De Triacastela a Sarria por el Camino Francés hay decenas de casas descuidadas, abandonadas o en ruinas y bofetadas al buen gusto en forma de obras más recientes

18 sep 2009 . Actualizado a las 12:56 h.

Más de 15 años de fomento del Camino Francés y de importantes inversiones en su recuperación y en la de su entorno no fueron suficientes para lavarle la cara de forma global. Solamente en el tramo entre Triacastela y Sarria hay decenas de casas que ofrecen a la misma vera un estado de abandono notable e incluso ruinas de las que pueden desprenderse materiales. También abundan las paredes de ladrillo y hormigón a la vista y los tejados de chapa. Este trayecto es solo una muestra de la situación general en los municipios gallegos.

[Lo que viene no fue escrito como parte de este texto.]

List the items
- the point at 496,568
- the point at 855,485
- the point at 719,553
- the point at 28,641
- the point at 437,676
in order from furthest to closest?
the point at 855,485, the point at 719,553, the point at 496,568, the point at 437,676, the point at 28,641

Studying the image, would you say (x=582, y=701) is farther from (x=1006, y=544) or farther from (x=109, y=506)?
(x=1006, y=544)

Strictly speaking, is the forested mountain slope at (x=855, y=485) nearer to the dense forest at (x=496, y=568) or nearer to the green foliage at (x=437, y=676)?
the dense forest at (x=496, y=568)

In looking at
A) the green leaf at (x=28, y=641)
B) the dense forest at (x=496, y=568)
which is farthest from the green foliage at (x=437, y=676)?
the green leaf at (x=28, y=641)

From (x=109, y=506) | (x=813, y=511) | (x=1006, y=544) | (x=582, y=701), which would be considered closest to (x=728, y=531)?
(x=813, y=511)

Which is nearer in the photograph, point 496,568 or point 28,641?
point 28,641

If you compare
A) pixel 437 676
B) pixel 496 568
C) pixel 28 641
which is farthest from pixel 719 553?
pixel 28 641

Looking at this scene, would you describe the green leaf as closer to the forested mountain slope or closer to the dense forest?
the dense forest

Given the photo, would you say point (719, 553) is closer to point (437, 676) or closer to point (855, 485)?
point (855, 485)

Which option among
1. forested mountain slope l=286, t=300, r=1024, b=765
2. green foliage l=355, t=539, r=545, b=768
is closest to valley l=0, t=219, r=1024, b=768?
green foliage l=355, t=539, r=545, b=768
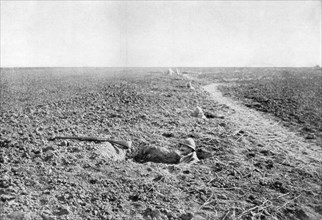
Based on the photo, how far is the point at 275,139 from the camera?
6.38m

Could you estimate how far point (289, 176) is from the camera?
14.9 ft

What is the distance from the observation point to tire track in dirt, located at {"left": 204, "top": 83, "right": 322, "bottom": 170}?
5366mm

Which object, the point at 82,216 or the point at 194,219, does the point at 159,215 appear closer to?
the point at 194,219

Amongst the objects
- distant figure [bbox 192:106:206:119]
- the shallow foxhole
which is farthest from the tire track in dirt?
the shallow foxhole

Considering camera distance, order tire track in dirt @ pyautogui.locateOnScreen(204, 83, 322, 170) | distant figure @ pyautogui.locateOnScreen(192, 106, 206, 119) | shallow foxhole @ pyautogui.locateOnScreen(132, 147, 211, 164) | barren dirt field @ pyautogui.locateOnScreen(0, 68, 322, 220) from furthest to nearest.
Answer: distant figure @ pyautogui.locateOnScreen(192, 106, 206, 119) → tire track in dirt @ pyautogui.locateOnScreen(204, 83, 322, 170) → shallow foxhole @ pyautogui.locateOnScreen(132, 147, 211, 164) → barren dirt field @ pyautogui.locateOnScreen(0, 68, 322, 220)

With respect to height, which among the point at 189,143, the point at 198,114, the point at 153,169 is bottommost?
the point at 153,169

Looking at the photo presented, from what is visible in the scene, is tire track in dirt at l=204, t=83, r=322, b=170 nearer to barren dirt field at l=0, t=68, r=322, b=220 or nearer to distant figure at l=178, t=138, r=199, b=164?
barren dirt field at l=0, t=68, r=322, b=220

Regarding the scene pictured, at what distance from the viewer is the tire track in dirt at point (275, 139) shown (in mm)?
5366

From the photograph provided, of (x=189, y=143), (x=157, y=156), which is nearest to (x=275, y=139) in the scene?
(x=189, y=143)

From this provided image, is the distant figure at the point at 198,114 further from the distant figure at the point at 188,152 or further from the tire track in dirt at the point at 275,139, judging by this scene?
the distant figure at the point at 188,152

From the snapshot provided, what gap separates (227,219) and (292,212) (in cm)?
85

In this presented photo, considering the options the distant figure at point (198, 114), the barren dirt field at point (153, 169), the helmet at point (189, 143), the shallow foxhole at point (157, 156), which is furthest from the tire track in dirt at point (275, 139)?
the shallow foxhole at point (157, 156)

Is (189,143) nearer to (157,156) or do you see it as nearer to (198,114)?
(157,156)

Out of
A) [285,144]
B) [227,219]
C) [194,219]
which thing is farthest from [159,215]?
[285,144]
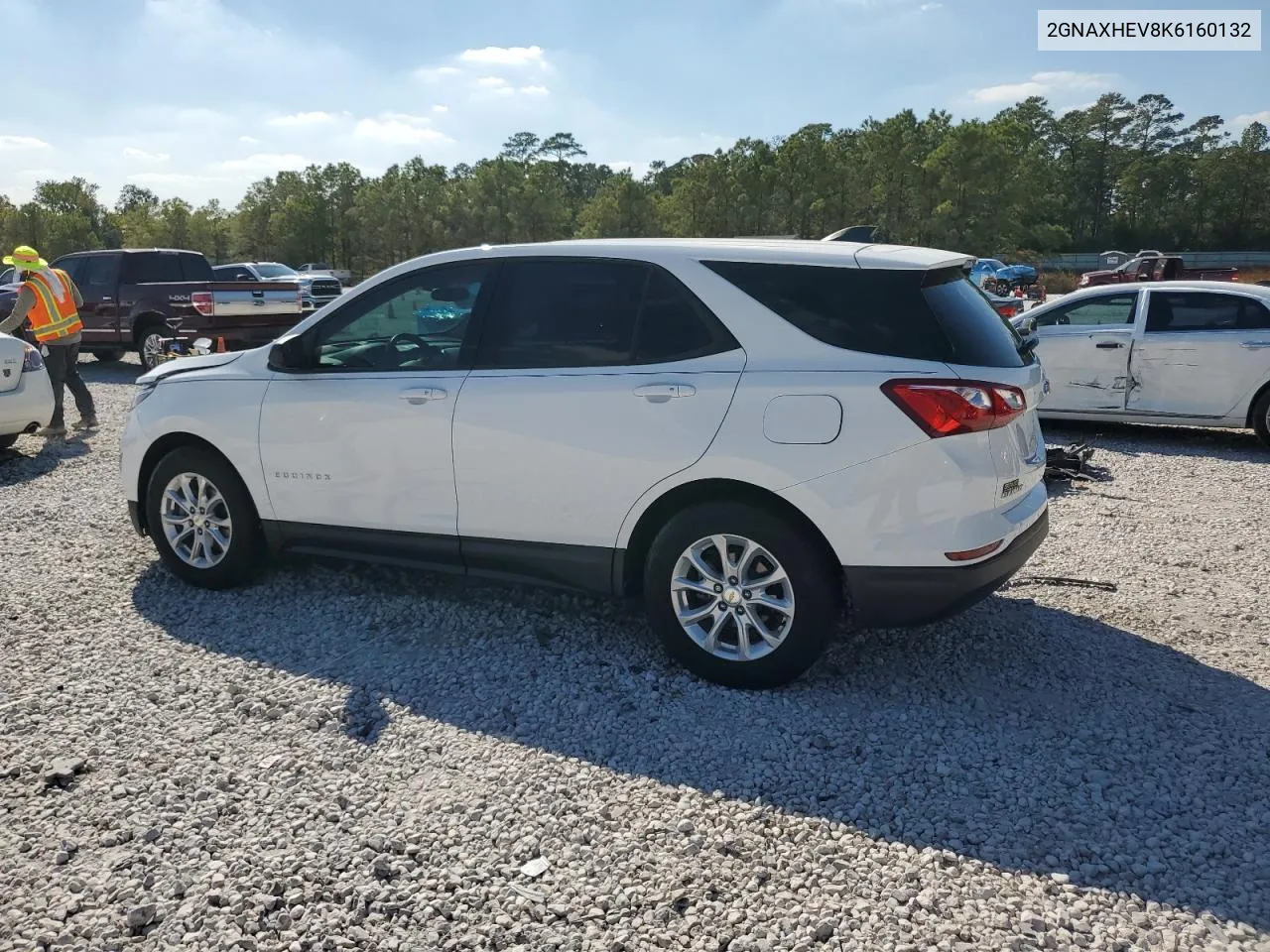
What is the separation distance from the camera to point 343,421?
488 centimetres

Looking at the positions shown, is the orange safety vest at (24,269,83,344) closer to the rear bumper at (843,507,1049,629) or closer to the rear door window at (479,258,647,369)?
the rear door window at (479,258,647,369)

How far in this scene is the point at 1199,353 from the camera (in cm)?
952

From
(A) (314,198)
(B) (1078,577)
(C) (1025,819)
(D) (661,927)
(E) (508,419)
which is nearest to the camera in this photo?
(D) (661,927)

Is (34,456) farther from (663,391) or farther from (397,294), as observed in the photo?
(663,391)

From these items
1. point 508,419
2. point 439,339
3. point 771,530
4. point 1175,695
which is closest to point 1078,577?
point 1175,695

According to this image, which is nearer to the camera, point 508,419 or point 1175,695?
point 1175,695

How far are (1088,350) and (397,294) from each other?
25.0 feet

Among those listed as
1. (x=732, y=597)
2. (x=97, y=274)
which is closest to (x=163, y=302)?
(x=97, y=274)

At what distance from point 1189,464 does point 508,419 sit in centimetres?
686

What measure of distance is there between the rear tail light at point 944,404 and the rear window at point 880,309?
0.13 meters

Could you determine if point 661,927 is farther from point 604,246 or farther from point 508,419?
point 604,246

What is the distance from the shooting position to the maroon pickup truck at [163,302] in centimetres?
1483

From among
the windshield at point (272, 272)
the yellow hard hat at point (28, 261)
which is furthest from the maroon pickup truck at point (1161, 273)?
the windshield at point (272, 272)

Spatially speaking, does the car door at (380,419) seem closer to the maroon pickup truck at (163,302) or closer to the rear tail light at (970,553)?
the rear tail light at (970,553)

La Xunta acaba de anunciar ayudas para la rehabilitación de inmuebles en las rutas jacobeas. Sin embargo, como apuntaba una de las personas que atienden una oficina de información al peregrino, el problema es que muchas de esas casas abandonadas lo están porque tienen algún problema de herencias o porque sus dueños no las pueden arreglar ni con subvenciones.

Ayer la localidad de Triacastela tenía una gran animación porque todavía son muchas las personas que están haciendo la ruta, sobre todo extranjeras y en mayor número, de Francia. Aunque en el casco urbano de la localidad no hay grandes desastres, sí existen casas abandonadas sin puertas ni ventanas, accesibles desde la calle; también hay alguna pared con bloques de cemento o ladrillo a la vista, fácilmente ocultables, y una nave dedicada a la venta de material de construcción que tampoco ofrece una buena imagen.

En Samos, a la salida del pueblo hay una casa que probablemente lleva 50 años a medio construir. Por el otro lado, bajando desde Triacastela por San Xil, aldeas como Aguiada y Sanmamede también presentan aberraciones arquitectónicas abundantes. Sin embargo, la entrada a la villa sarriana en el núcleo de Vigo es, sencillamente, un desastre.